After our 7D6N “staycation” at Mount Alvernia Hospital, I said a silent prayer to the Big Guy Up There.
Please, I whispered in my head, let this cycle of mad illnesses end here now.
Three days later, Aidan was diagnosed with HFMD.
So yeah, there is a sense of WHAT THE FUCKERY lingering around here. When we heard the dreaded four letters from the GP’s mouth (that’s HFMD and not TOTO), Mr Thick and I visibly sank in our Birkenstocks. Back home, he looked at me in despair and said, “When are we ever going to catch a break?”
Because, poor man. He had a 10-day sabbatical leave and we were meant to do all sorts of romantic and sexxxxay things together. Like clear out the storeroom. Redo the boys’ room. Clean our study table. Install the invisible grilles in our balcony. Repair our aircon. Have coffee every single day. Have a meal here and there. Sleep. Go for a family vacation. But he ended up shuttling between our parents’ homes, our home and the hospital everyday. Not only that, he was also permanently attached to his work laptop during those 10 days because, obviously, the company would absolutely DIE without him.
But you know what, there are little things to be thankful for in life and I am not going to sit here and whine about how crappy and sucky it has been. I mean, it HAS been ridiculously crappy and sucky around here.
It’s also been good.
Aidan turned 2.5 years old and his verbal and comprehension abilities astound us so. (His toddler angst astound us too, though on another end of the spectrum.) He says the funniest things and has an amazing memory. Zac, oddly enough, is now three months old. I say oddly enough because I look at the itty bitty babies snuggled in the arms of their mothers at the hospital and wonder where my little squish has gone. He now resembles, in my very unbiased opinion, a garden gnome. Mr Thick and I still make each other laugh and we have not harboured thoughts of stabbing the other with a fork. Yet.
At the end of the day, we are going through this together as a family. Hopefully, nobody will need therapy in time to come.

# [DATA SUPPLIED]
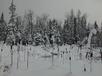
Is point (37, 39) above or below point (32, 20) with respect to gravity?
below

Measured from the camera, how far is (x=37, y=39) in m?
17.7

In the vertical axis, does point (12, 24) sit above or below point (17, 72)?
above

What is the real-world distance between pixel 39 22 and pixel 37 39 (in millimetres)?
8039

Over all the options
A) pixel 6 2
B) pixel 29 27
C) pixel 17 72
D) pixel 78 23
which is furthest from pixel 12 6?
pixel 78 23

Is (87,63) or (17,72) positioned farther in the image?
(87,63)

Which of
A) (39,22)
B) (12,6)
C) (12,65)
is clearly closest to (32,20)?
(39,22)

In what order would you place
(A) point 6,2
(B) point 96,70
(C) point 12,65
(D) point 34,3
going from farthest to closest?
(A) point 6,2, (D) point 34,3, (C) point 12,65, (B) point 96,70

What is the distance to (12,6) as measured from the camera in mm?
8359

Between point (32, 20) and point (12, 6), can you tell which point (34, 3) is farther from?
point (32, 20)

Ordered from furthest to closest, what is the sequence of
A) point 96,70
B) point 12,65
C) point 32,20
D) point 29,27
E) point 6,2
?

# [WHAT YOU WILL DO]
Answer these about the family blog post above the data:
1. What was Aidan diagnosed with three days after the hospital stay?
2. How many days of sabbatical leave did Mr Thick have?
3. How old is Zac now?

# [ANSWER TO THIS PROBLEM]
1. HFMD
2. 10 days
3. Three months old